I'm working on a project which involves building a file system. This "file system" just wraps standard File
structs and implements encryption and authentication for the data stored in them. The file system struct uses three tiers of locks to synchronize access to files:
- There's a top-level reader-writer lock on a table indexed by inode.
- For each inode, the table entry is protected by another reader-writer lock.
- Finally, inside each table entry there is another table of handles. Each value of this table
(each file handle) is protected by a mutex.
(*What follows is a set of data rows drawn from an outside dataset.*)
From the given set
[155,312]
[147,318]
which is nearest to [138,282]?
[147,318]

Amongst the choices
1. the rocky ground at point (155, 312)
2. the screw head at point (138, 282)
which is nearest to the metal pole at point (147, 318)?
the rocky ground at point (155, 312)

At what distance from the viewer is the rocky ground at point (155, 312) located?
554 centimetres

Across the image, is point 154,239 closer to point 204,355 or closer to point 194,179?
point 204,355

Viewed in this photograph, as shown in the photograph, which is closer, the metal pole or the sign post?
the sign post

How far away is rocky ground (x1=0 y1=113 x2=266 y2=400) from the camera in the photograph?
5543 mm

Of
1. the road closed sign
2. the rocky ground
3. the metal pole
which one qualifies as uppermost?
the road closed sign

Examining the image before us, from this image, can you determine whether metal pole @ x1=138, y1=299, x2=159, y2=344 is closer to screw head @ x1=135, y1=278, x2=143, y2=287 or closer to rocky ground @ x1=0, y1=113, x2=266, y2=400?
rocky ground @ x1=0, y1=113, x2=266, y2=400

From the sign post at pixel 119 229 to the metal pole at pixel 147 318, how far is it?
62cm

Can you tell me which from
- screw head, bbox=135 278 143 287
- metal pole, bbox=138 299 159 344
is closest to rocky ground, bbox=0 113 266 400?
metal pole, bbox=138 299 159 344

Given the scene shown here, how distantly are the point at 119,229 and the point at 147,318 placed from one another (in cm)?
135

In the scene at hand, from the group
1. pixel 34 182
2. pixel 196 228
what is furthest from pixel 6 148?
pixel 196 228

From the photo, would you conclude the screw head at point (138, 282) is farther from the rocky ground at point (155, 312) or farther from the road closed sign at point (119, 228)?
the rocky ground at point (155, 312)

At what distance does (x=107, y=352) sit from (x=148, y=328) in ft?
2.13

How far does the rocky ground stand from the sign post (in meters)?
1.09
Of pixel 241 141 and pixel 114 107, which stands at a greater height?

I've been struggling to make the reading of file data zero-copy and able to be done in async code. My last approach was to create an RAII guard type which contains the guards for the three locks described above, and which can be dereferenced as a slice.
struct FirstGuard<'a> {
handle_guard: MutexGuard<'a, Vec<u8>>,
inode_guard: RwLockReadGuard<'a, InodeTableEntry>,
table_guard: RwLockReadGuard<'a, InodeTable>,
}
impl<'a> FirstGuard<'a> {
async fn new(table: &'a RwLock<InodeTable>, inode: Inode, handle: Handle) -> FirstGuard<'a> {
let table_guard = table.read().await;
let inode_guard = table_guard.get(&inode).unwrap().read().await;
let handle_guard = inode_guard.handles.get(&handle).unwrap().lock().await;
Self {
table_guard,
inode_guard,
handle_guard,
}
}
}
(I'm using Vec<u8>
to stand-in for files.)
This fails with an error because table_guard
and inode_guard
cannot be moved while they are borrowed, which makes sense. So I thought I could get around this by having the caller pass in a mutable reference to the guard. Then I could initialize this reference inside my FS struct after which the caller could dereference it. The full example is on the playground. This does not work due to what appears to be a limitation in the borrow checker's support for Generic Associated Types.
Does anyone have any suggestions on how I can work-around this error? Or, taking a step back, is there a better way to solve this problem?
Before trying this I was using a callback-based approach, where the callback was executed while the locks were held so the caller didn't need to own any guards. This approach worked for synchronous callbacks, but failed for ones which returned futures, which I posted about here.